Students fill out applications during a job fair at the University of Illinois Springfield in February. Fed up with working for free, some interns are suing their employers.
Students fill out applications during a job fair at the University of Illinois Springfield in February. Fed up with working for free, some interns are suing their employers. Seth Perlman/AP
Summer is almost here, and with it comes the army of interns marching into countless American workplaces. Yet what was once an opportunity for the inexperienced is becoming a front-line labor issue.
More and more, unpaid and low-paid interns are feeling their labor is being exploited. Some are even willing to push back — with lawsuits.
One of the most high profile intern-versus-employer lawsuits suffered a setback last week that could have implications for other cases. A judge in New York ruled that a group of 3,000 unpaid interns could not sue the Hearst Corp. as a class, but would have to file individual cases against the company.
"It is important, and it is a setback in the sense that it becomes harder for groups of interns to get together, and it makes it less likely that lawyers will take those cases," Ross Perlin says.
Perlin knows the plight of the unpaid intern well. A former intern himself, Perlin was inspired by his experiences to write his first book, Intern Nation: How to Earn Nothing and Learn Little in the Brave New Economy.
"The internship has become virtually a requirement for getting into the white-collar workforce, certainly. It's something that the majority of students at four-year colleges do at least once before they graduate. Many do it two, three, four more times," Perlin says.
"An estimated quarter or third of all internships are unpaid, many more are low-paid as well," he adds. "So those are the ones we're really focusing on because there are thousands of internships each year in the U.S. that are illegal according to the law."
Perlin offers a few red flags to look out for when deciding on an internship program. "If they're asking for somebody who has deep experience with Photoshop, can design websites, and has lots of other experience, and then they're saying, 'Oh, sorry, we're actually not going to be able to pay.' "

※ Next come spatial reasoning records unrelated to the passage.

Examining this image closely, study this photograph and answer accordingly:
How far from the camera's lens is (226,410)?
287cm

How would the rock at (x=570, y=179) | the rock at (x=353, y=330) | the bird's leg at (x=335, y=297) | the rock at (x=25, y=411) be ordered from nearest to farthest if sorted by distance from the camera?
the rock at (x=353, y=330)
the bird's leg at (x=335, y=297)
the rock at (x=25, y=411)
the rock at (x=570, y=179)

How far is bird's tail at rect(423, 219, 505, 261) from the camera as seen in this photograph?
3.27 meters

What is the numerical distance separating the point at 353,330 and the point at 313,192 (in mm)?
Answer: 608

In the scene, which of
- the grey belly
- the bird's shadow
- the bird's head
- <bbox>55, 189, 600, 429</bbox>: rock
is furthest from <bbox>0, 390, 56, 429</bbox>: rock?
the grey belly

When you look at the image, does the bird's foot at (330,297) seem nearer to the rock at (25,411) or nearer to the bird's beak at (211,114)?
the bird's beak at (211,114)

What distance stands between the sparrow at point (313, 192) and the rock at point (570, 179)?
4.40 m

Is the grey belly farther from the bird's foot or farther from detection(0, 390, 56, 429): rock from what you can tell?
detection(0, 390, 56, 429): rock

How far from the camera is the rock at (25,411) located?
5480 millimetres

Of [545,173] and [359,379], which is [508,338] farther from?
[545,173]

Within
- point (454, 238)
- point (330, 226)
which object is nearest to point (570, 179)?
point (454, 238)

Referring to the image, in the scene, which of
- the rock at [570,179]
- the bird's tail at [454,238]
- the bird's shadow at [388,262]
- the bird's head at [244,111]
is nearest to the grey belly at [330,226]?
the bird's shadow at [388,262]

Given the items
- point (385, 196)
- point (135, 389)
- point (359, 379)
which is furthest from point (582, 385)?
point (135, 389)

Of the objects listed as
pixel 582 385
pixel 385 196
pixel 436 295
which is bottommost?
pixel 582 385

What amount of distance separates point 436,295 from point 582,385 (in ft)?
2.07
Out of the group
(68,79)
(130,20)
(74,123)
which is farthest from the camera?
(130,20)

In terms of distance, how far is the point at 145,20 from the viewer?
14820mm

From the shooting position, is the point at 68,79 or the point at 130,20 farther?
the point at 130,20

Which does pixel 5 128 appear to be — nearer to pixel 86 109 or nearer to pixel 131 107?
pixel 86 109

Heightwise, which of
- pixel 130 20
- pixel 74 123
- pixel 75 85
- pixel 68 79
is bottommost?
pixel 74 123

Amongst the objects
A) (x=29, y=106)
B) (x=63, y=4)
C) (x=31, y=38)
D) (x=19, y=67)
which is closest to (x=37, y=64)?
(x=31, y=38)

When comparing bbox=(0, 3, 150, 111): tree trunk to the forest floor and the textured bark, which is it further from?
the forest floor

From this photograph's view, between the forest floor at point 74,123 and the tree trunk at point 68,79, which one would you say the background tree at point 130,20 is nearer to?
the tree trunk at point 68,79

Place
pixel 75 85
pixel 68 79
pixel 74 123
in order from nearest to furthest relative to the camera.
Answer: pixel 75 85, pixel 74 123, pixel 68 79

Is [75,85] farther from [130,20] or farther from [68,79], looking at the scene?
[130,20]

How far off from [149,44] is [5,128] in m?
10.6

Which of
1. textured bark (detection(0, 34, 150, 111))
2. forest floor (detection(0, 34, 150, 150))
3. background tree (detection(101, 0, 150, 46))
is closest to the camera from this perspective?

If a company's offering school credit, Perlin says, that should also raise a red flag because school credit is given out by schools. "That really shouldn't come into play unless there is a real relationship between an employer and a given college," he says.
Of course, good internships aren't illegal or exploitative. If the company has an established intern-training program, has a designated intern coordinator and details the skills interns will learn, Perlin says, chances are that intern will have a good experience.